Saturday October 30 9:00 AM – Saturday October 30 9:30 AM in Talks I

What could possibly go wrong when evaluating forecasts?

Malte Tichy

Prior knowledge:
Previous knowledge expected
python, regression models for counts, metrics/loss functions for model evaluation


Loss functions like absolute error are often used to evaluate predictions for countable quantities. These loss functions suffer, however, from pitfalls with hazardous consequences, like choosing a worse model over a better one. This talk equips you with the tools to assess forecast quality. We drill into what values loss functions can achieve, and how to identify and fix biased evaluations.


This talk will enable you with the mathematical tools and the probabilistic mindset to critically assess predictive models for countable, integer-valued quantities, like the number of sold units, or number of clicks. This will help you, as a data scientist, to evaluate models, to set model quality metrics into a meaningful context, to communicate about model quality to stakeholders and to manage expectations.

In our examples, we will use open-source tooling included in scipy.stats and many similar packages to explore how good a prediction for countable events can be, in principle, and what are the consequences for evaluation metrics. We will encounter some (actually quite entertaining) paradoxes on the way, and learn how to avoid or resolve these, so they don’t hinder your model evaluation.

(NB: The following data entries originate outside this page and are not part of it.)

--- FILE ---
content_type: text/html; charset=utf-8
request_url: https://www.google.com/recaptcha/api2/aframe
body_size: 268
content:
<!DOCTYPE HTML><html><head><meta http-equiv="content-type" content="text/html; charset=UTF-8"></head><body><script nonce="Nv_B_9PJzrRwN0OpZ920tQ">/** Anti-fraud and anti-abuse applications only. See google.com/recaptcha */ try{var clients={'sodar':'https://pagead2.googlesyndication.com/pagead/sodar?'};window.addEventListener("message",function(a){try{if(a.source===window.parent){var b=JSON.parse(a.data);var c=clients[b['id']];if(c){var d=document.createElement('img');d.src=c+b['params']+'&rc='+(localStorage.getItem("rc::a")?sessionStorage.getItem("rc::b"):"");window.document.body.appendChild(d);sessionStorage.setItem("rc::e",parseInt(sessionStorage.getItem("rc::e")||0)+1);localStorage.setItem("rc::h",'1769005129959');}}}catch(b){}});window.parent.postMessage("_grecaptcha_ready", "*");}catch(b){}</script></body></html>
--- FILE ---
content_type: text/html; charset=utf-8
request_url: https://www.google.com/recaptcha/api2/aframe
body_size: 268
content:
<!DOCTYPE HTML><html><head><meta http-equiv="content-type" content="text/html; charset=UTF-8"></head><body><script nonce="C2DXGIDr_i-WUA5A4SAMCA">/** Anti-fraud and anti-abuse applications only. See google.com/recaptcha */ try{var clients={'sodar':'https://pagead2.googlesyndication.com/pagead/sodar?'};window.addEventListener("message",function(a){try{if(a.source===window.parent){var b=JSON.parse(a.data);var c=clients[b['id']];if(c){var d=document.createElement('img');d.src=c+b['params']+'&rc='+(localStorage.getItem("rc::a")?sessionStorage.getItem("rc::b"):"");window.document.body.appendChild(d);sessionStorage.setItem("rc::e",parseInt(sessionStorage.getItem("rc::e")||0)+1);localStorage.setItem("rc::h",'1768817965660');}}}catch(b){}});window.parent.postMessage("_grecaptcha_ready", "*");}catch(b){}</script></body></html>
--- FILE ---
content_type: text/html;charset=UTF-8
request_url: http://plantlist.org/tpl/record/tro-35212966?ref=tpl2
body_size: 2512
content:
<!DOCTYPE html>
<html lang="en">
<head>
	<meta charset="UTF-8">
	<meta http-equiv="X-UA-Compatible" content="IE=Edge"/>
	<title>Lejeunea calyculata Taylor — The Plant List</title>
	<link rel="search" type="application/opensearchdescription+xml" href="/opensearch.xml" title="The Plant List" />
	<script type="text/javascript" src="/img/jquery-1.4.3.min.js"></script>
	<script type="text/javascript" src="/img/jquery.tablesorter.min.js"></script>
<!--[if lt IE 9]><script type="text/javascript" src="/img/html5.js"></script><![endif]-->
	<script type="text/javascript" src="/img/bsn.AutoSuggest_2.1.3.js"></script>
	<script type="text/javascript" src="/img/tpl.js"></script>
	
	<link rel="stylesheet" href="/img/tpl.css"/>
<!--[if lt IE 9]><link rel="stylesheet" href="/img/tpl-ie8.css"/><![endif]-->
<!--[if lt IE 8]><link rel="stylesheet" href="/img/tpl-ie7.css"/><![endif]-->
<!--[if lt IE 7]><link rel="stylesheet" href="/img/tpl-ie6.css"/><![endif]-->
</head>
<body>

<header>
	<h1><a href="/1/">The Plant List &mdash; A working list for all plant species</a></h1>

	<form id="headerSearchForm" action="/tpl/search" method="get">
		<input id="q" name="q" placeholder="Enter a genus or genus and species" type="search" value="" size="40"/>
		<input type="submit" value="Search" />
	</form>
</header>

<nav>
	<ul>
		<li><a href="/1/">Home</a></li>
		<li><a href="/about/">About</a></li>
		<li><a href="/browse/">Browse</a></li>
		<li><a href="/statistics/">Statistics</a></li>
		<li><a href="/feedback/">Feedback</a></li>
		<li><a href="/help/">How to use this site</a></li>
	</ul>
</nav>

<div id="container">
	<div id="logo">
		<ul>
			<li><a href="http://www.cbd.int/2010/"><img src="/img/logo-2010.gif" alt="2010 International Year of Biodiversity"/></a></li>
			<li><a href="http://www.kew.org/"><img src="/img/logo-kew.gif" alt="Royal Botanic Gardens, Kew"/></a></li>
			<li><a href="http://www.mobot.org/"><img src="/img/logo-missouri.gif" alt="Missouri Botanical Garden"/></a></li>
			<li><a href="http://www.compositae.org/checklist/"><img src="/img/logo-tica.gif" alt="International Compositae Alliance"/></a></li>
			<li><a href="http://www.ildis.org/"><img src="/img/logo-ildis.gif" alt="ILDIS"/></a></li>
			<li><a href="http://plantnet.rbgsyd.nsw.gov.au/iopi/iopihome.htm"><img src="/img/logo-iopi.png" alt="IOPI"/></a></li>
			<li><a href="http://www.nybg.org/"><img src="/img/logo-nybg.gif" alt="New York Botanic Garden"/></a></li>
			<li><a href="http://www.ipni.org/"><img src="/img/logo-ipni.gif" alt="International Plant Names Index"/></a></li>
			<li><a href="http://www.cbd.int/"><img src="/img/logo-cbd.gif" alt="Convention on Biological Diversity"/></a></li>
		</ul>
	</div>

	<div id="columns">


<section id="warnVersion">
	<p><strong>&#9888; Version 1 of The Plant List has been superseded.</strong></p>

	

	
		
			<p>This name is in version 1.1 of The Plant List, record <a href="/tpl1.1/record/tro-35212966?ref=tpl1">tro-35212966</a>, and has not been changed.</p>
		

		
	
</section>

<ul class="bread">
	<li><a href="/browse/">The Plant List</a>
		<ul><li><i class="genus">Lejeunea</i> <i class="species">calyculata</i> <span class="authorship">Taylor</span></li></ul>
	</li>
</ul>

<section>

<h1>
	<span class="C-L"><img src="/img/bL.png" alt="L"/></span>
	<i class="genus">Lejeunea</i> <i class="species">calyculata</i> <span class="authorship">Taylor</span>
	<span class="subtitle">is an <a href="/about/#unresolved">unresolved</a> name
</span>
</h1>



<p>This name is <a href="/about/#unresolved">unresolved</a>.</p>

If you are interested in the math behind model evaluations and you have worked with regression models before, then this talk is for you. No in-depth knowledge of statistics is required, only the willingness and openness to think conceptually and deeply about what a prediction is supposed to actually mean. You will be astonished about what can possibly go wrong, understand why that can happen, and learn how to avoid these obstacles.

Takeaways: - There is no shortcut between simple metrics and model quality, and there are pitfalls on the path of model evaluation: it’s easy to come to wrong conclusions, but there are guardrails that you can follow. - Predictive technology has limits – just like every technology. We need to be aware of these limits, evaluate them, and benchmark our technology against realistic limits. - By following some guideline questions, you can make sure the evaluation you do really reflects the business value of your prediction.